Cour de justice de l’Union européenne, le 16 octobre 2019, n°C-490/18

Par un arrêt rendu le 16 octobre 2019, la neuvième chambre de la Cour de justice de l’Union européenne précise les contours de l’autonomie nationale dans le secteur apicole. Un apiculteur a sollicité une aide financière pour l’acquisition d’outils destinés à la migration de ses abeilles auprès de l’autorité administrative compétente. Sa demande fut rejetée car il ne possédait que trente-six colonies, alors qu’une nouvelle réglementation nationale exigeait désormais un minimum de soixante ruches enregistrées. Le demandeur disposait auparavant d’un nombre suffisant de colonies selon le programme triennal précédent qui fixait le seuil minimal à seulement trente unités.

Contestant ce rejet, l’intéressé a saisi le Budapest Környéki Közigazgatási és Munkaügyi Bíróság d’un recours dirigé contre la décision confirmative du ministre de l’Agriculture. La juridiction de renvoi a alors décidé de surseoir à statuer pour interroger la Cour de justice sur la compatibilité de ces nouvelles exigences. Elle se demande si le droit de l’Union autorise un État membre à modifier rétroactivement les critères d’octroi des aides sans accorder de période d’adaptation. Le problème juridique porte sur le respect des principes de sécurité juridique et de protection de la confiance légitime lors du renouvellement des programmes d’aide.

La Cour de justice dispose que les principes généraux du droit de l’Union ne s’opposent pas à ce qu’une réglementation nationale fixe des conditions d’octroi distinctes. Elle souligne que les États bénéficient d’une large marge d’appréciation pour établir ces programmes afin d’améliorer la production et la commercialisation des produits de l’apiculture. Cette décision repose sur la distinction entre la répartition des fonds européens et les conditions de versement aux bénéficiaires (I) et sur la prévisibilité des cycles réglementaires (II).

I. La primauté de la compétence nationale dans la fixation des conditions d’octroi

A. L’autonomie des États dans la gestion des programmes apicoles

La Cour affirme que l’article 55 du règlement n° 1308/2013 octroie aux États membres un pouvoir d’appréciation important pour établir des programmes nationaux triennaux. Ce cadre juridique permet aux autorités nationales d’ajuster les critères de sélection des bénéficiaires pour atteindre les objectifs de modernisation du secteur apicole européen. Les juges expliquent que les États peuvent « établir et modifier les conditions d’octroi d’une aide » sans être liés par les indicateurs purement comptables de l’Union. La fixation du nombre minimal de colonies relève donc de la souveraineté de l’État membre agissant dans le cadre de sa programmation budgétaire.

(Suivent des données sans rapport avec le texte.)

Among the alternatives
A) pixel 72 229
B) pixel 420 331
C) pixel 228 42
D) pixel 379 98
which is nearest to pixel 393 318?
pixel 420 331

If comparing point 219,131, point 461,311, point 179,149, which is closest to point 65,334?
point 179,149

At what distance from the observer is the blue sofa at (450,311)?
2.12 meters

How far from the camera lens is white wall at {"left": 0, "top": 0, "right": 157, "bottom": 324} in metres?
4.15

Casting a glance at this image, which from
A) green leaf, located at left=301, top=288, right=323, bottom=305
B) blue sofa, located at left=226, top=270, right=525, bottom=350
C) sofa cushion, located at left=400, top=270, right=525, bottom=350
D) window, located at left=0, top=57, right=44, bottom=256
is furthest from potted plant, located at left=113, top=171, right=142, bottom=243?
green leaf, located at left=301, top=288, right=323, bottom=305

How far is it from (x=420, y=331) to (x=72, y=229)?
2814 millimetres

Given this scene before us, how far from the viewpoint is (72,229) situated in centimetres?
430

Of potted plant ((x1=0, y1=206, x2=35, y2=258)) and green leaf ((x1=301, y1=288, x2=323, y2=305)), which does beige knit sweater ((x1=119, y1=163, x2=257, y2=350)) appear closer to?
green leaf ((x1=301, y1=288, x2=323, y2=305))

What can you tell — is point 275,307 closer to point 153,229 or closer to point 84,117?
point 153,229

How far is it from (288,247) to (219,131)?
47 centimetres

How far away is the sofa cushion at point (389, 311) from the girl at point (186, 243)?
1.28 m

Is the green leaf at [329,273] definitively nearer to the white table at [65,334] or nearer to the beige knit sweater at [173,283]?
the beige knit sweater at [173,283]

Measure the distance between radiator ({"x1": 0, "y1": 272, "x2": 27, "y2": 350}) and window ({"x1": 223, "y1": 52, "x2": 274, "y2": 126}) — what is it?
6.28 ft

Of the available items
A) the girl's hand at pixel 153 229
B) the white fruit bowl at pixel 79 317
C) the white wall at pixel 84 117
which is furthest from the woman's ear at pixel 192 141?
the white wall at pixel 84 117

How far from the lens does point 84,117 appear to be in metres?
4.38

B. L’indépendance des critères nationaux par rapport aux méthodes de l’Union

Le règlement délégué 2015/1366 organise seulement la répartition de la participation financière de l’Union entre les différents États membres participants selon des méthodes statistiques fiables. La Cour précise que ces règles de calcul ne portent nullement sur les conditions d’octroi de l’aide perçue individuellement par chaque apiculteur au niveau national. L’autorité nationale n’est pas tenue de répartir l’aide en fonction du nombre de ruches défini pour la période de référence européenne du premier septembre au trente et un décembre. Cette distinction fondamentale justifie la validité des exigences techniques propres à chaque pays, ouvrant la voie à une analyse de la protection des droits acquis.

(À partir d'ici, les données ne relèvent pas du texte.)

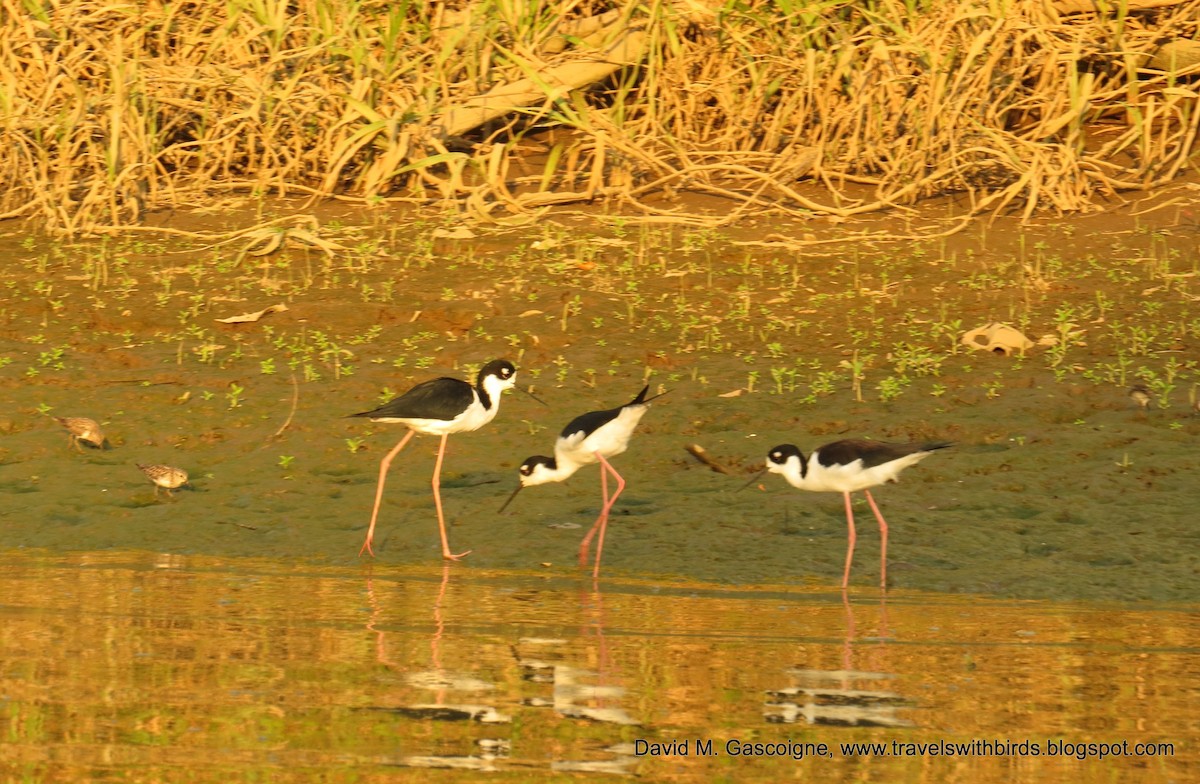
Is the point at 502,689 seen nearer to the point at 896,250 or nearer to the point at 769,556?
the point at 769,556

II. La conformité du changement de régime aux principes de sécurité et de confiance

A. La prévisibilité inhérente au caractère triennal des aides

Le principe de sécurité juridique vise à garantir la prévisibilité des situations pour permettre aux opérateurs économiques de connaître l’étendue exacte de leurs obligations financières futures. La Cour considère que le passage d’un programme à un autre, intervenant tous les trois ans, rend les modifications législatives parfaitement prévisibles pour les apiculteurs. Elle juge ainsi que « l’établissement de conditions d’octroi de l’aide concernée pour une nouvelle période […] ne saurait constituer un événement imprévisible pour les demandeurs ». L’augmentation du seuil de colonies requises constitue une mesure d’adaptation normale dont les professionnels doivent tenir compte lors de la planification de leur activité.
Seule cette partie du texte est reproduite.